Data entries
※
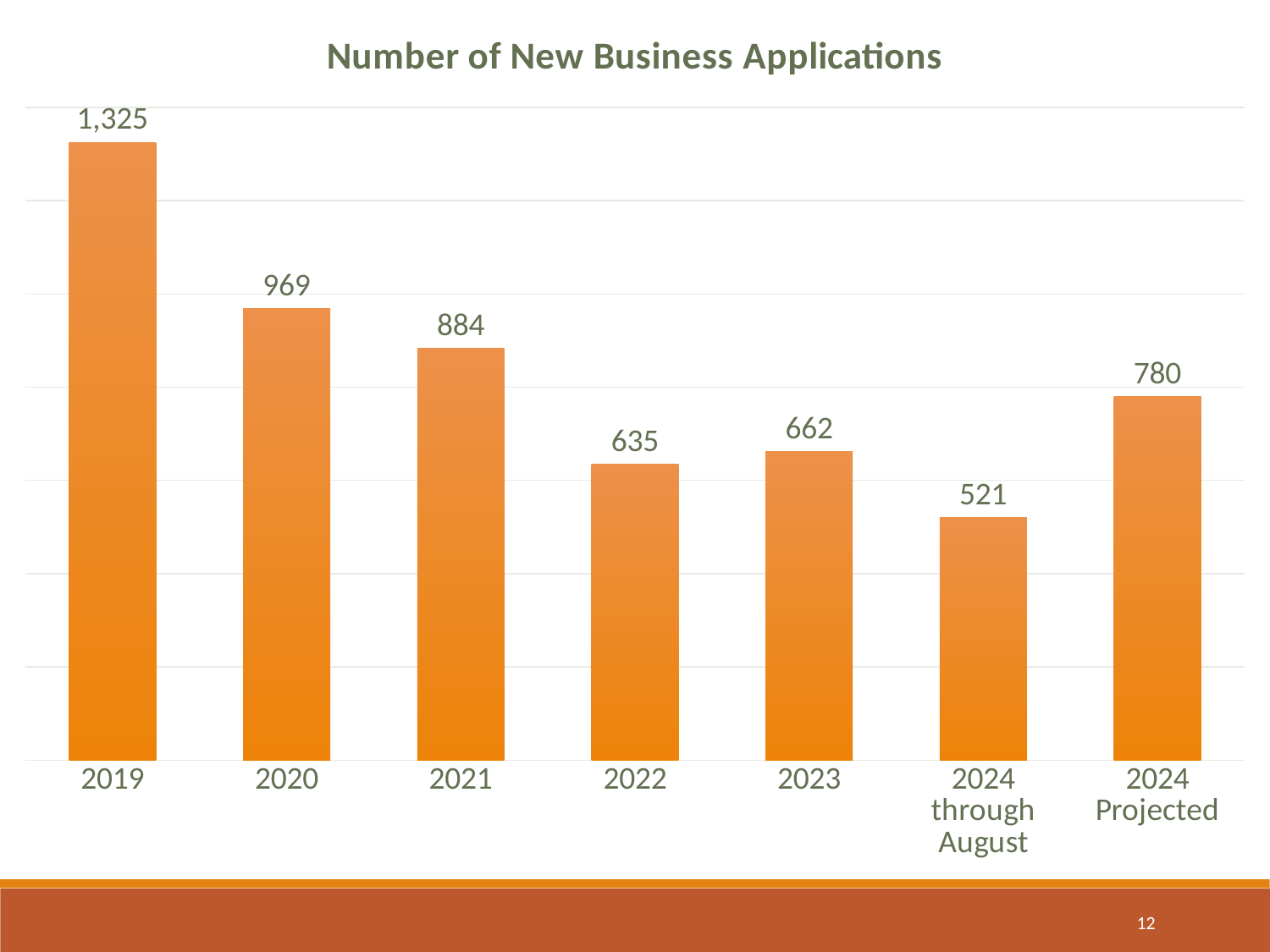
Which is larger, the value for 2022 or the value for 2023? 2023 What is the title of the chart? Number of New Business Applications What is the difference between the values for 2019 and 2024 Projected? 545 What is the number of new business applications for 2022? 635 Which category has the lowest number of new business applications? 2024 through August What is the value shown for 2024 through August? 521 Which category has the highest number of new business applications? 2019 What kind of chart is shown on the slide? Bar chart What is the difference between the values for 2020 and 2021? 85 What is the number of new business applications for 2019? 1,325 How many categories are shown on the x axis? 7 What is the value shown for 2024 Projected? 780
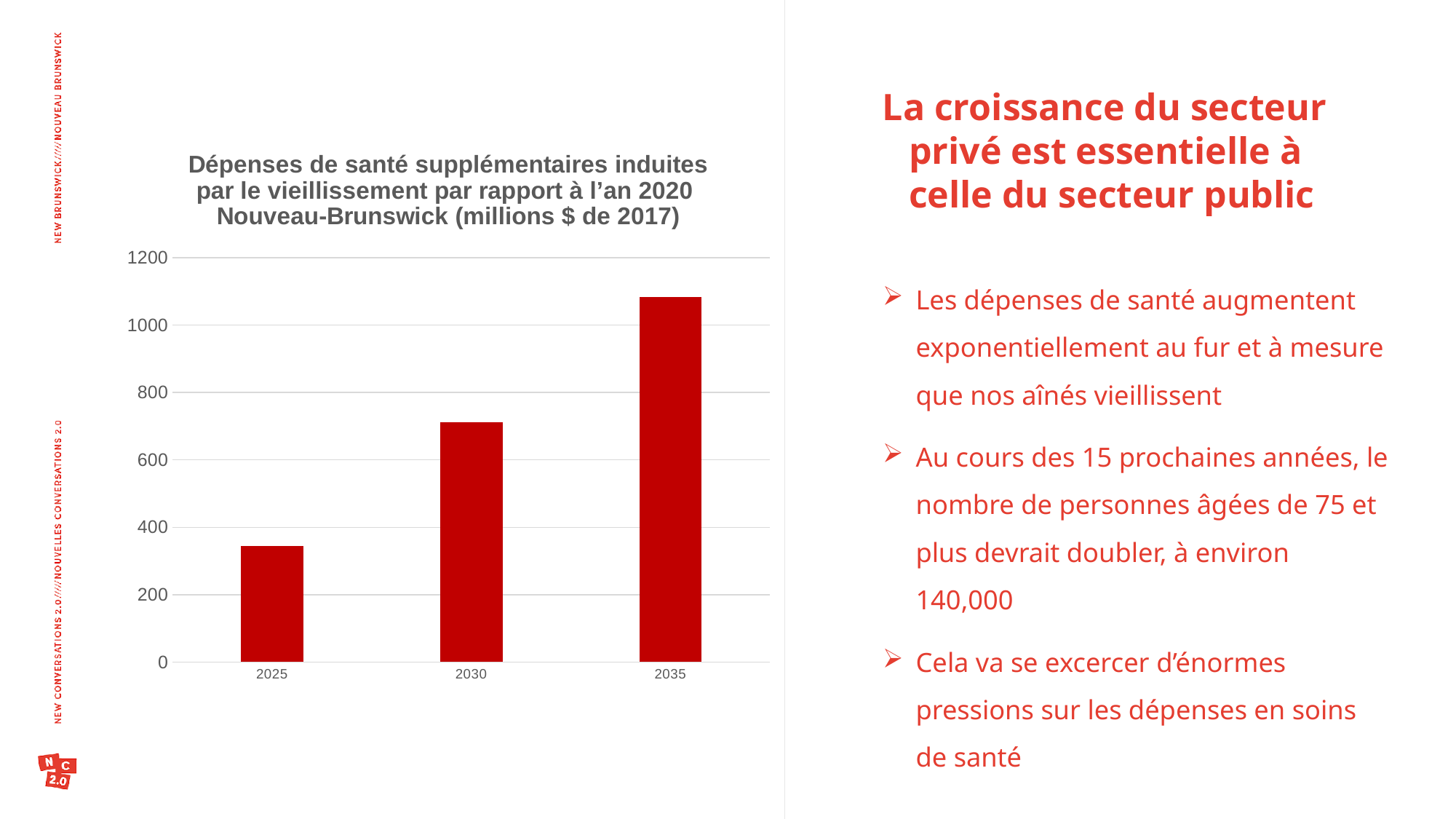
How many years (categories) are plotted on the chart? 3 Is the value for 2025 greater or less than 400? less Which year has the lowest additional health spending on the chart? 2025 Do the values rise or fall from 2025 to 2035? rise Is the value for 2025 greater or less than 200? greater What kind of chart is shown on the slide? bar chart What colour are the bars in the chart? red Is the value for 2030 greater or less than 600? greater Which year has the highest additional health spending on the chart? 2035 Which is larger, the value for 2030 or the value for 2035? 2035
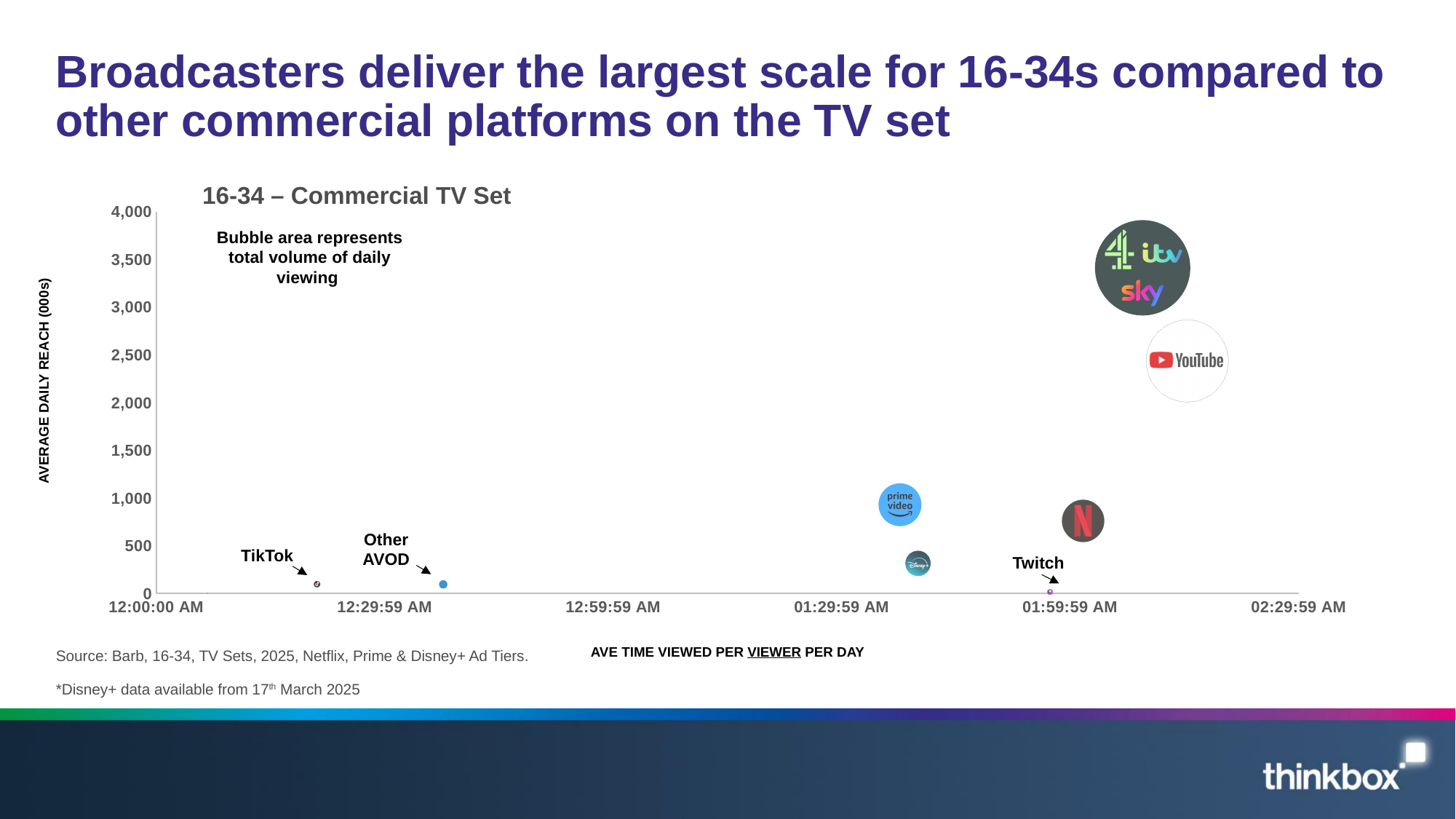
Is the average daily reach for TikTok greater or less than 500? less Is the average daily reach for Disney+ greater or less than 500? less Which has a higher average daily reach, Netflix or Disney+? Netflix What does the bubble area represent in the chart? Total volume of daily viewing What kind of chart is shown on the slide? Bubble chart Is the average daily reach for the broadcasters bubble (4, ITV, Sky) greater or less than 3,000? greater How many platform bubbles are plotted in the chart? 8 Which platform has the highest average daily reach in the chart? Broadcasters (4, ITV, Sky) Which platform has the lowest average daily reach in the chart? Twitch What is the title of the chart? 16-34 – Commercial TV Set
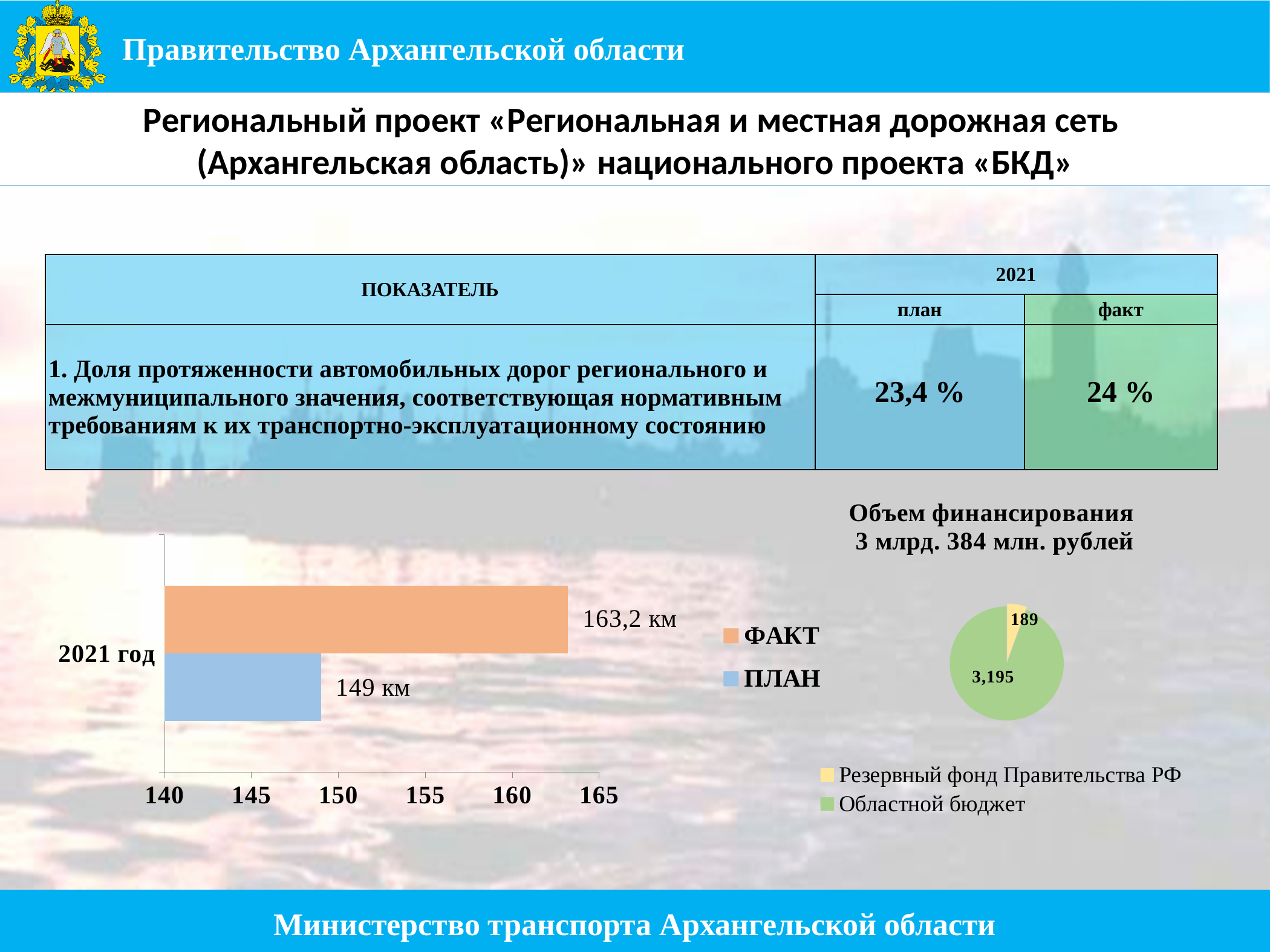
In the pie chart under Объем финансирования, what is the value for Областной бюджет? 3,195 What kind of chart is the chart on the left showing ФАКТ and ПЛАН? bar chart In the pie chart under Объем финансирования, which slice is the largest? Областной бюджет In the bar chart, is the value for ПЛАН greater or less than 150? less In the bar chart, what is the difference between the ФАКТ and ПЛАН values for 2021 год? 14,2 км In the bar chart, what is the value for ПЛАН in 2021 год? 149 км In the bar chart, how many series does the legend list? 2 In the pie chart under Объем финансирования, what is the value for Резервный фонд Правительства РФ? 189 In the bar chart, which is larger for 2021 год, ФАКТ or ПЛАН? ФАКТ In the bar chart, what is the value for ФАКТ in 2021 год? 163,2 км What kind of chart is the chart on the right under Объем финансирования? pie chart In the pie chart under Объем финансирования, how many slices are there? 2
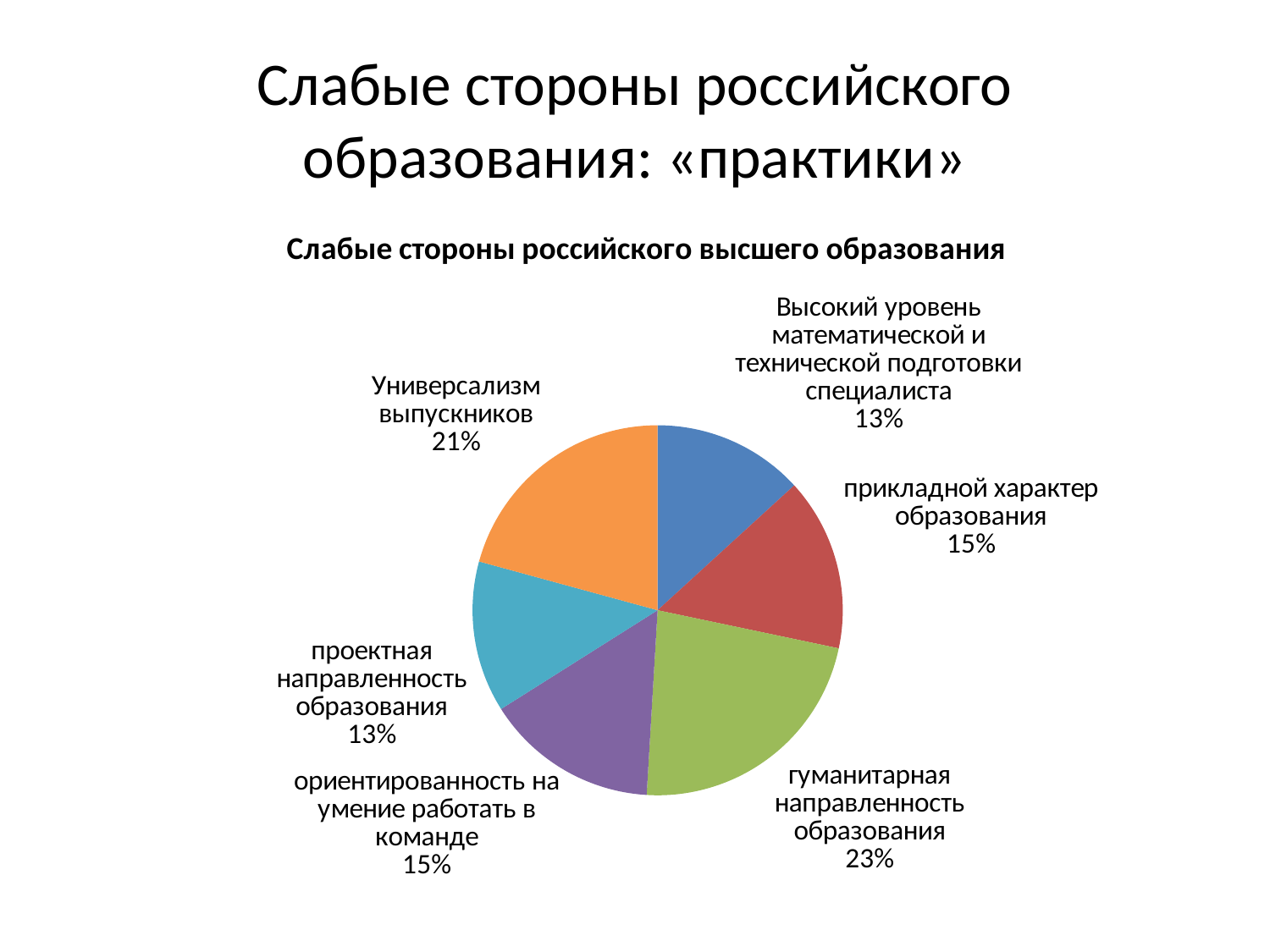
What share of the pie is labelled "гуманитарная направленность образования"? 23% What share of the pie is labelled "проектная направленность образования"? 13% What colour is the slice for "Универсализм выпускников"? orange Which is larger: the share for "Универсализм выпускников" or the share for "гуманитарная направленность образования"? гуманитарная направленность образования What share of the pie is labelled "ориентированность на умение работать в команде"? 15% Which category has the largest share of the pie? гуманитарная направленность образования How many slices does the pie chart have? 6 What is the difference in percentage points between the share for "гуманитарная направленность образования" and the share for "проектная направленность образования"? 10 What is the title of the chart? Слабые стороны российского высшего образования What kind of chart is shown on the slide? pie chart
※
# REQUIREMENT
Put each line of the listing above into a numbered list, skipping blank lines and leaving the pictures out.

# SOLVED PROBLEM
1. Which is larger, the value for 2022 or the value for 2023? 2023 What is the title of the chart? Number of New Business Applications What is the difference between the values for 2019 and 2024 Projected? 545 What is the number of new business applications for 2022? 635 Which category has the lowest number of new business applications? 2024 through August What is the value shown for 2024 through August? 521 Which category has the highest number of new business applications? 2019 What kind of chart is shown on the slide? Bar chart What is the difference between the values for 2020 and 2021? 85 What is the number of new business applications for 2019? 1,325 How many categories are shown on the x axis? 7 What is the value shown for 2024 Projected? 780
2. How many years (categories) are plotted on the chart? 3 Is the value for 2025 greater or less than 400? less Which year has the lowest additional health spending on the chart? 2025 Do the values rise or fall from 2025 to 2035? rise Is the value for 2025 greater or less than 200? greater What kind of chart is shown on the slide? bar chart What colour are the bars in the chart? red Is the value for 2030 greater or less than 600? greater Which year has the highest additional health spending on the chart? 2035 Which is larger, the value for 2030 or the value for 2035? 2035
3. Is the average daily reach for TikTok greater or less than 500? less Is the average daily reach for Disney+ greater or less than 500? less Which has a higher average daily reach, Netflix or Disney+? Netflix What does the bubble area represent in the chart? Total volume of daily viewing What kind of chart is shown on the slide? Bubble chart Is the average daily reach for the broadcasters bubble (4, ITV, Sky) greater or less than 3,000? greater How many platform bubbles are plotted in the chart? 8 Which platform has the highest average daily reach in the chart? Broadcasters (4, ITV, Sky) Which platform has the lowest average daily reach in the chart? Twitch What is the title of the chart? 16-34 – Commercial TV Set
4. In the pie chart under Объем финансирования, what is the value for Областной бюджет? 3,195 What kind of chart is the chart on the left showing ФАКТ and ПЛАН? bar chart In the pie chart under Объем финансирования, which slice is the largest? Областной бюджет In the bar chart, is the value for ПЛАН greater or less than 150? less In the bar chart, what is the difference between the ФАКТ and ПЛАН values for 2021 год? 14,2 км In the bar chart, what is the value for ПЛАН in 2021 год? 149 км In the bar chart, how many series does the legend list? 2 In the pie chart under Объем финансирования, what is the value for Резервный фонд Правительства РФ? 189 In the bar chart, which is larger for 2021 год, ФАКТ or ПЛАН? ФАКТ In the bar chart, what is the value for ФАКТ in 2021 год? 163,2 км What kind of chart is the chart on the right under Объем финансирования? pie chart In the pie chart under Объем финансирования, how many slices are there? 2
5. What share of the pie is labelled "гуманитарная направленность образования"? 23% What share of the pie is labelled "проектная направленность образования"? 13% What colour is the slice for "Универсализм выпускников"? orange Which is larger: the share for "Универсализм выпускников" or the share for "гуманитарная направленность образования"? гуманитарная направленность образования What share of the pie is labelled "ориентированность на умение работать в команде"? 15% Which category has the largest share of the pie? гуманитарная направленность образования How many slices does the pie chart have? 6 What is the difference in percentage points between the share for "гуманитарная направленность образования" and the share for "проектная направленность образования"? 10 What is the title of the chart? Слабые стороны российского высшего образования What kind of chart is shown on the slide? pie chart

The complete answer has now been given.